The rise of employees being allowed to ‘Bring Your Own’ (BYO) device into the workplace is a major set-back for information security. However, this development is being led by senior managers who are largely ignorant to the risks.
Who is to blame, and how bad is this situation?
A couple of years ago, the idea that employees might be encouraged to bring their own computing devices into the organisation, and use them for work, would have been considered a crazy idea – and a big backward step for information security.
However, a recent study by ISACA members shows that 23% of UK businesses are already allowing this. The industry even has a catchy name for it ‘Bring Your Own’ (BYO).
Why is BYO being pushed so strongly. Clearly, the rise of the iPad has played a big role. You only have to walk down a first class rail carriage to see more of these in use by high salary individuals than traditional laptops. Clearly, device manufactures are all for it – giving them a convenient entry into the business market with what was only ever designed as a consumer product. Their concern is sales, not ensuring that security is maintained.

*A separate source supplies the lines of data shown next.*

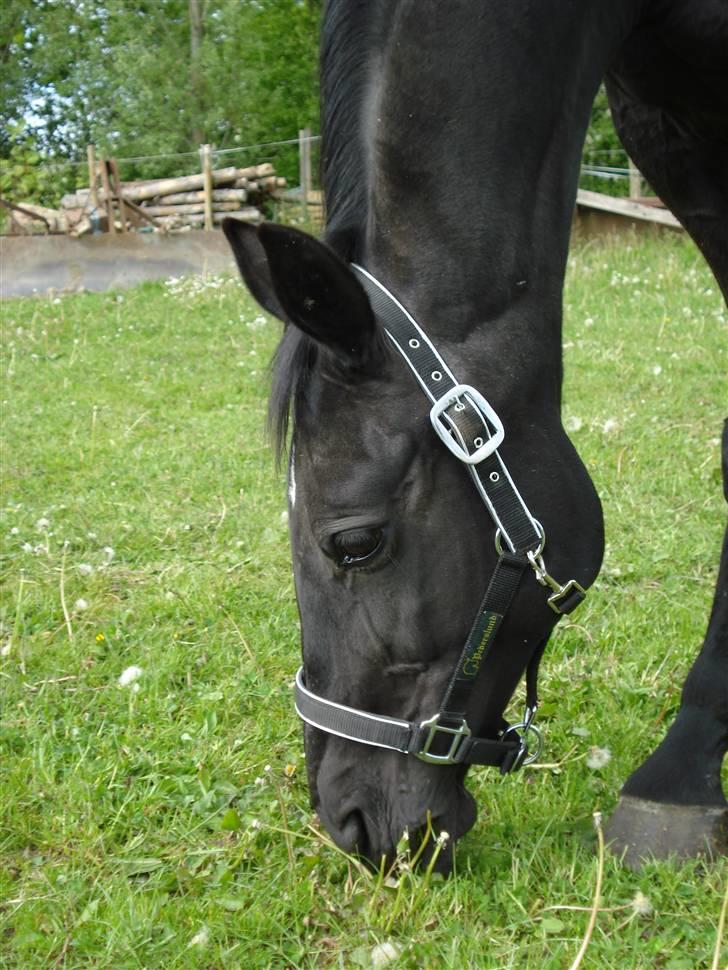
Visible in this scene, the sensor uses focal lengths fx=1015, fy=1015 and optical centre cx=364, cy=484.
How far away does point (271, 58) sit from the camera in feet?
101

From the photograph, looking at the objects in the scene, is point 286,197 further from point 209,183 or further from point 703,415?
point 703,415

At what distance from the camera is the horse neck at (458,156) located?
75.2 inches

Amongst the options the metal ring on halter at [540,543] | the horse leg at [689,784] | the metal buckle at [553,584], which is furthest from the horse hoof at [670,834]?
the metal ring on halter at [540,543]

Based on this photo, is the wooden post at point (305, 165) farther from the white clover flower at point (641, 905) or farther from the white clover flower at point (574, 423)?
the white clover flower at point (641, 905)

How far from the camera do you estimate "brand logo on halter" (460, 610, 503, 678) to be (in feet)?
6.32

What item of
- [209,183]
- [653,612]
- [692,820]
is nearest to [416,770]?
[692,820]

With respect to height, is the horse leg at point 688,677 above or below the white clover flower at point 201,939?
above

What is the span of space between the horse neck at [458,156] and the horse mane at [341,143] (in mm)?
18

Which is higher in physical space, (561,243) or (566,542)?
(561,243)

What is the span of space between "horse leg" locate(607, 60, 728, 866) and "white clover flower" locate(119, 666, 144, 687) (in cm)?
145

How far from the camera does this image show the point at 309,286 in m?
1.73

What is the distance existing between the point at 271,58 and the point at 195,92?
2963 mm

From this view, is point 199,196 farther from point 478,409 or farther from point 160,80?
point 478,409

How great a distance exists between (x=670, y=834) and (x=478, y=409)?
3.47 feet
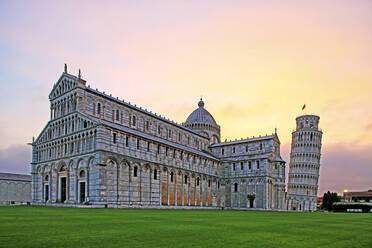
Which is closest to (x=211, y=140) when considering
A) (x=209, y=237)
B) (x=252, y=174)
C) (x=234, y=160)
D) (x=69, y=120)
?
(x=234, y=160)

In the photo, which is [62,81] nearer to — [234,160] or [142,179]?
[142,179]

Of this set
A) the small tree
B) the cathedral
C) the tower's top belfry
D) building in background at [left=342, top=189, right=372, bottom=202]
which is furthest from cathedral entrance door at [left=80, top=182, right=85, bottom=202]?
building in background at [left=342, top=189, right=372, bottom=202]

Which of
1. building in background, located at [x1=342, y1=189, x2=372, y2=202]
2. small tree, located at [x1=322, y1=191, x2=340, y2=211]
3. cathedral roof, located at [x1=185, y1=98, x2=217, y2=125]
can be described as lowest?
building in background, located at [x1=342, y1=189, x2=372, y2=202]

Ian Mann, founder of ECSC, says “Information security professionals all recognise the risks. Devices outside of organisational control are a source of vulnerabilities. They create a route for hackers to obtain confidential information, and this area is likely to be the next big cause of security breaches”.
So, is the answer to ban all employee owned devices? Perhaps not, according to Lucy Sharp of ECSC, “Rather, you need to assess the risks. What access are you giving them, what data may be accessed from (or stored on) these devices.”
As with all technology developments, you need to understand the risks, and develop appropriate controls to allow you to exploit new opportunities without compromising your information security.
Ian Mann, commenting on senior managers says, “The big problem here is one of communication. Security and IT teams find it difficult to challenge the CEO who wants to use their iPad. However, in our experience, if you effectively communicate the risks to management, they make more sensible decisions.”
Paul Lambsdown, Sales Director with ECSC adds, “As with all technology developments, there are potential business benefits – and these cannot be ignored. It is the role of information security to facilitate new developments, whilst protecting critical information.”